▶ _AIM_: Copy the records below word for word, everything from the line containing "Is (999,341) closer" down to the line containing "548 centimetres", including both of those lines.
+-------+
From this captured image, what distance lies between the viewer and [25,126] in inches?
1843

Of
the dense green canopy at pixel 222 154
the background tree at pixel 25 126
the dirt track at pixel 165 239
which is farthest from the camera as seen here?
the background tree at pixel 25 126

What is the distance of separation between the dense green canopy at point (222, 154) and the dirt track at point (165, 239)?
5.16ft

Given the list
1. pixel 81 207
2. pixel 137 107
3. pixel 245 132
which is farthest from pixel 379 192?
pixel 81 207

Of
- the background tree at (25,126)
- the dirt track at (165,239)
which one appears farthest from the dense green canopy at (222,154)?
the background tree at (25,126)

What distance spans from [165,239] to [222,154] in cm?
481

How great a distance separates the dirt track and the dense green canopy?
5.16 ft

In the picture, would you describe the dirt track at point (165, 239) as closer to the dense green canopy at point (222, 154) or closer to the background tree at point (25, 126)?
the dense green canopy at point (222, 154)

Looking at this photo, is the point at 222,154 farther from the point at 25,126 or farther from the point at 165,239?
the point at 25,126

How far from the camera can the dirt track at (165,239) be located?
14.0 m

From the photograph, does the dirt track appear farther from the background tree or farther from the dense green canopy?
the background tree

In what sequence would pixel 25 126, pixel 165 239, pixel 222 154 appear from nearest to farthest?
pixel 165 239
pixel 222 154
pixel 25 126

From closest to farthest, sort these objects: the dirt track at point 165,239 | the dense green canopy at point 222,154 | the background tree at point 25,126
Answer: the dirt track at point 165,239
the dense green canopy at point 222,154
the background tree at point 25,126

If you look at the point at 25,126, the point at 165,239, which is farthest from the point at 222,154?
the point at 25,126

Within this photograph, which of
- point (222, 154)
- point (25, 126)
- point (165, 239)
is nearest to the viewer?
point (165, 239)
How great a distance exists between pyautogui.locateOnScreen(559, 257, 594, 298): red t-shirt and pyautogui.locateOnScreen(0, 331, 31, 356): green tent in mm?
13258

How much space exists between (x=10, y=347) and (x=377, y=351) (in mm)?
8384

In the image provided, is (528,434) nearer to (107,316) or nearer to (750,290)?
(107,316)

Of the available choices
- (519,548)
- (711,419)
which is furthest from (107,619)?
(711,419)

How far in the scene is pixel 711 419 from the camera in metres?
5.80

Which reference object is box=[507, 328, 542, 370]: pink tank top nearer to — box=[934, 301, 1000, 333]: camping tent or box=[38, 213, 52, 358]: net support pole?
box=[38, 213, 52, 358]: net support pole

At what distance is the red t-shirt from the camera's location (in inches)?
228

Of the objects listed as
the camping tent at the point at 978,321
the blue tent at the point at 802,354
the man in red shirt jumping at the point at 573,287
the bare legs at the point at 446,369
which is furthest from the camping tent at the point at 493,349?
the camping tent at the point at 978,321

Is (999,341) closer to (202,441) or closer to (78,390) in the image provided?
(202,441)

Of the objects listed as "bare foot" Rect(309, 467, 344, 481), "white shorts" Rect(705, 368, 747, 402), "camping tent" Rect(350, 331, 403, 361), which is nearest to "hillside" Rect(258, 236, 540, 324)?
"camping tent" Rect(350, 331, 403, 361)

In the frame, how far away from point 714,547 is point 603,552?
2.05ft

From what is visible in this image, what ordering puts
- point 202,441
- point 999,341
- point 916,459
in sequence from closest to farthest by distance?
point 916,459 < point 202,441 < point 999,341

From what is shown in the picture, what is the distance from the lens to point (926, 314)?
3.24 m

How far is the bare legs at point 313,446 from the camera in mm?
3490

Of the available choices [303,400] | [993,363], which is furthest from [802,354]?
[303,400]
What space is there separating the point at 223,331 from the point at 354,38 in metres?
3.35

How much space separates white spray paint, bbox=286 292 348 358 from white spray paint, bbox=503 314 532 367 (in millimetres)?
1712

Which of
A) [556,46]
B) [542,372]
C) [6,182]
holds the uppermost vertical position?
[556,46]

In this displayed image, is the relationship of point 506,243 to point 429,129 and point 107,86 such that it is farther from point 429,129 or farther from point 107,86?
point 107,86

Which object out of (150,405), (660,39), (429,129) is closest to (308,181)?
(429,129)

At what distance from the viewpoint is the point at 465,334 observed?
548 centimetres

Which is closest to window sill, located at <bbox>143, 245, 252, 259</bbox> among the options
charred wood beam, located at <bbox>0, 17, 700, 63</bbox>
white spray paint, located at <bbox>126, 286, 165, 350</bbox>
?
+-------+
▶ _RESPONSE BELOW_:
Is (999,341) closer to (202,441) or closer to (78,390) in the image provided?
(202,441)

Of the objects listed as "bare foot" Rect(309, 467, 344, 481), "white shorts" Rect(705, 368, 747, 402), "camping tent" Rect(350, 331, 403, 361), which is nearest to "hillside" Rect(258, 236, 540, 324)?
"camping tent" Rect(350, 331, 403, 361)

In the frame, how far away from point 714,547 is point 603,552?
2.05ft

From what is visible in this image, what ordering puts
- point 202,441
- point 999,341
- point 916,459
in sequence from closest to farthest by distance?
point 916,459 < point 202,441 < point 999,341

From what is shown in the picture, what is the distance from the lens to point (926, 314)?
3.24 m

How far is the bare legs at point 313,446 from the camera in mm?
3490

Of the available choices [303,400] | [993,363], which is furthest from [802,354]?
[303,400]
What space is there separating the point at 223,331 from the point at 354,38 in metres?
3.35

How much space separates white spray paint, bbox=286 292 348 358 from white spray paint, bbox=503 314 532 367 (in millimetres)?
1712

Which of
A) [556,46]
B) [542,372]
C) [6,182]
holds the uppermost vertical position?
[556,46]

In this displayed image, is the relationship of point 506,243 to point 429,129 and point 107,86 such that it is farther from point 429,129 or farther from point 107,86?
point 107,86

Which object out of (150,405), (660,39), (429,129) is closest to (308,181)?
(429,129)

At what distance from the viewpoint is the point at 465,334 observed?
548 centimetres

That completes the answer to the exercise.